Since they were union companies paying union wages would be natural. They also had piss poor management, a captive audience, and they built terrible cars. The Japanese/Germans and others built a more fuel-efficient, less expensive,  and longer-lasting auto. Built a better mousetrap and people will buy it.

as foreigners used cheap labor and a mostly spoiled, thoughtless, uncivilized generation to beat them.

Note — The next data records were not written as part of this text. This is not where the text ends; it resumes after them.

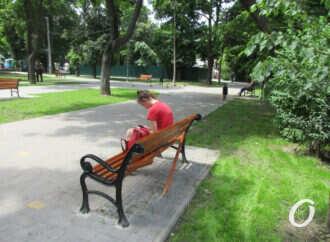 Одесский Алексеевский сквер: ремонт подорожал и затягивается, а новые скамейки уже «вовсю ломают» (фоторепортаж)
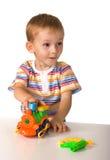 A criança com máquina do brinquedo Fotografia de Stock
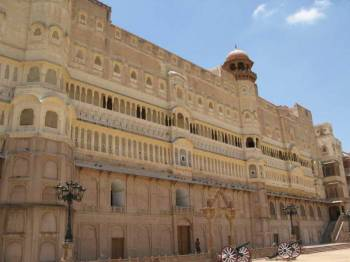 Golden Triangle with Bikaner Tour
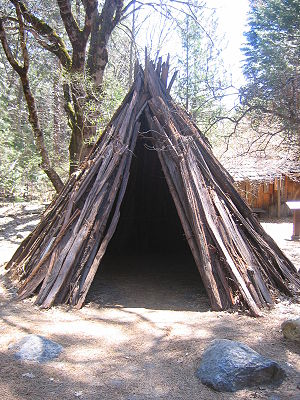 Plains and Sierra Miwok - Image: House Miwok Yosemite CA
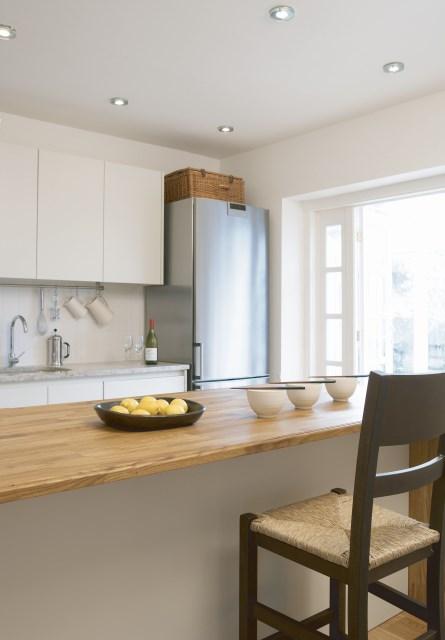 jak o wietli kuchni rodzaje o wietlenia o wietlenie domowe technika o wietleniowa. Black Bedroom Furniture Sets. Home Design Ideas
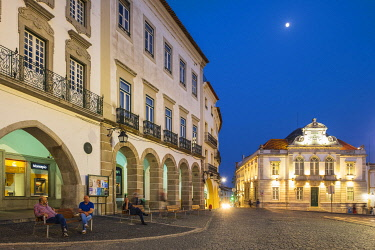 HMS3358513 Portugal, Alentejo region, Evora, UNESCO World Heritage site, Giraldo Square (Praça do Giraldo) is the heart of the city, partially lined with arcades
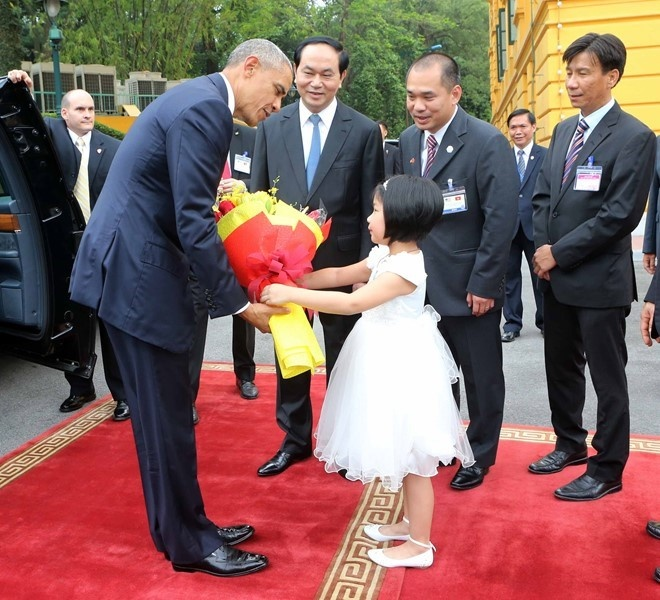 Chan dung nguoi phien dich cua Obama tai Viet Nam hinh anh 8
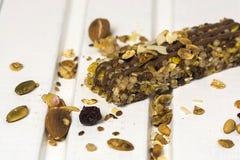 Φραγμός Granola στο ξύλινο υπόβαθρο στοκ εικόνα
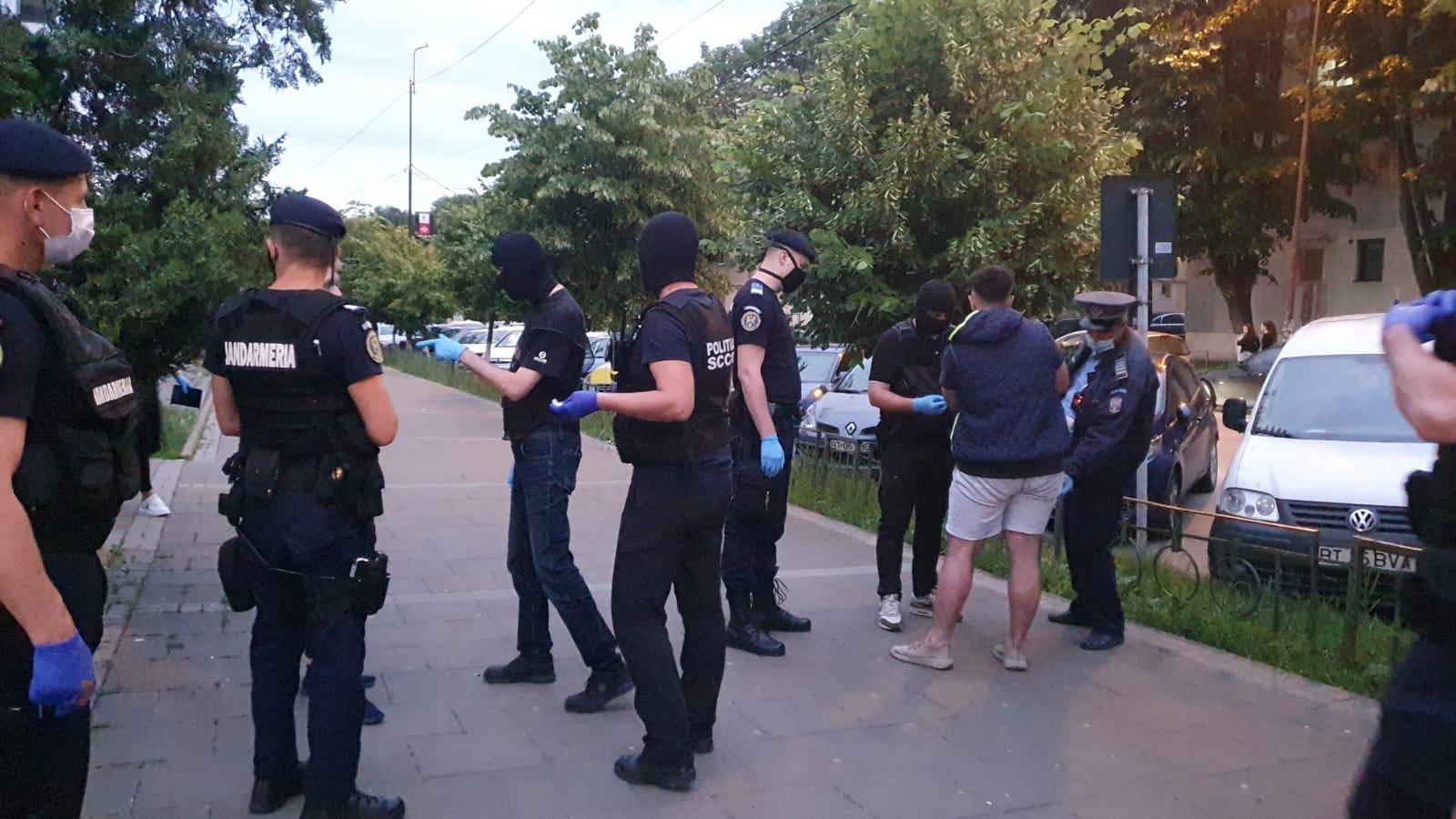 VIDEO/FOTO   Conducere sub influența alcoolului și droguri au descoperit polițiștii botoșăneni în razia efectuată aseară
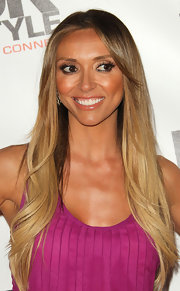 Giulana Rancic wore her hair straight and sleek and the UK Style event.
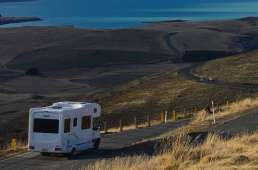 Autocaravana carretera costera. Caravantures: Alquiler de Autocaravana en Asturias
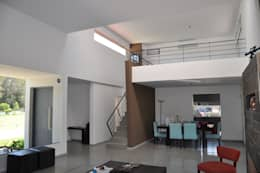 Salas de estilo minimalista por Estudio Fernández+Mego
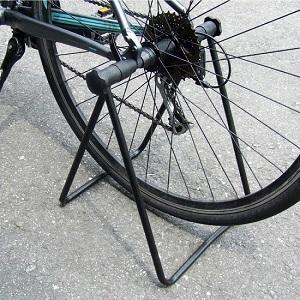 AZ 自転車用折り畳みスタンド 使用例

 It sounds like your talking about Americans. What wonderful things to say about your fellow citizens actually the majority of your fellow citizens.   [DELETED]

 
 
 
Kavika
Professor Principal
2.2.3  Kavika   replied to  Kavika @2.2.1    4 years ago

LOL, you seem to feel free to insult a huge portion of US citizens but whimp out when it's pointed out that it was a bigoted, backward asshole thing to do.

 
 
 
Tessylo
Professor Expert
2.2.4  Tessylo  replied to  Kavika @2.2.3    4 years ago

Happens every day!

 
 
 
Thrawn 31
Professor Participates
2.2.5  Thrawn 31  replied to  Vic Eldred @2.2    4 years ago

Yeah, the major competitors are Japanese and German companies, they hardly pay low wages to the workers in their country and actually have a lot of plants and employ more than a few Americans. They don’t do anything different from American car makers as far as labor practices are concerned, the wages of the workers is not the source of American manufacturing issues. The Japanese and Germans just built better, cheaper, more efficient cars.

 
 
 
Bob Nelson
Professor Guide
2.2.6  Bob Nelson  replied to  Vic Eldred @2.2    4 years ago
An they paid Union Wages - that was their big downfall

Did they not make crappy cars? Was that not the fundamental problem? 

 
 
 
Buzz of the Orient
Professor Expert
3  Buzz of the Orient    4 years ago

LOL. Goodbye Oldsmobile, goodbye DeSoto, goodbye Pontiac, goodbye Mercury, hello Camry, hello Accord, hello Volvo, hello Volkswagen, hello Hyundai....

 
 
 
Thrawn 31
Professor Participates
4  Thrawn 31    4 years ago

Meh, I don’t see the increase in safety standards as being what hurt American auto-manufacturers. I think it is has much more to do with a lot people deciding they don’t want/need a giant inefficient vehicle and buying from foreign companies because American car makers weren’t producing them. 

 
 
 
Buzz of the Orient
Professor Expert
4.1  Buzz of the Orient  replied to  Thrawn 31 @4    4 years ago

I think that the foreign cars won out because they did not suffer from the intended built-in 3 to 4 year obselesence that made buyers want to or have to trade in every 3 or 4 years.